Qualcuno allora mi spieghi perché la mia finestra,
nei risvegli di luce calda, è Gerusalemme e la sua Moschea
Gerusalemme e la sua Porta, Gerusalemme e il Getsemani.
Sembra non ci sia spazio né aria per i miei risvegli:
o nel freddo fondente dell’alba, così vicino al dolore,
o nel calore del sacro che non tocca la verità dei miei
pensieri.
Luce e voce della vita passano senza mai collidere.
Commiato
Un molo di cemento / dente forte.
Un binario di metafore secche
poche parole di commiato.
Coraggio e dolore insieme
qualcosa di simile
alla poesia.
Nell’aria fluttuava un gocciolare freddo.

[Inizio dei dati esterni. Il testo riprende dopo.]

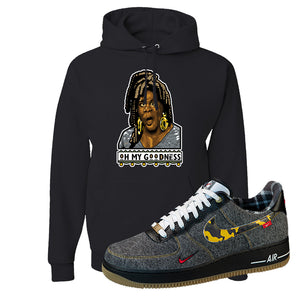 Air Force 1 Low Plaid And Camo Remix Pack Hoodie | Oh My Goodness, Black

Bagnava capelli e spalle, sull’acqua spezzava
piccole lame di vento, un’increspatura
come di labbra disgustate da tanto inespresso dolore.
«Va – t – en, va – t – en…»
Una forma nuova
Un nome, un’idea e ci perdiamo
scivoliamo fuori liquidi,
prendiamo forma nuova -
una forma nuova dell’idea, del nome
il tuo sorriso come un pieno nella vita
come un filo d’erba che scivola fuori dalle labbra.
La nuca è lucida, nera
la luce si spande in una vasca d’acqua
simile a un fiore. Per una breve incoerenza
io sono sola con il silenzio che diventa la testa
che diventa il respiro.
Sono già l’altro
l’altra idea, l’altro nome.
Nata
Niente s’è spezzato.
Nata.
E sono ancora dentro quella
nostalgia di vita che è una nascita.
Da: Lei, la voce
Ti conosci ma non abbastanza per fronteggiare il terrore di
un cielo
troppo scuro sopra la tua testa e di un blu
troppo profondo per essere semplicemente mare.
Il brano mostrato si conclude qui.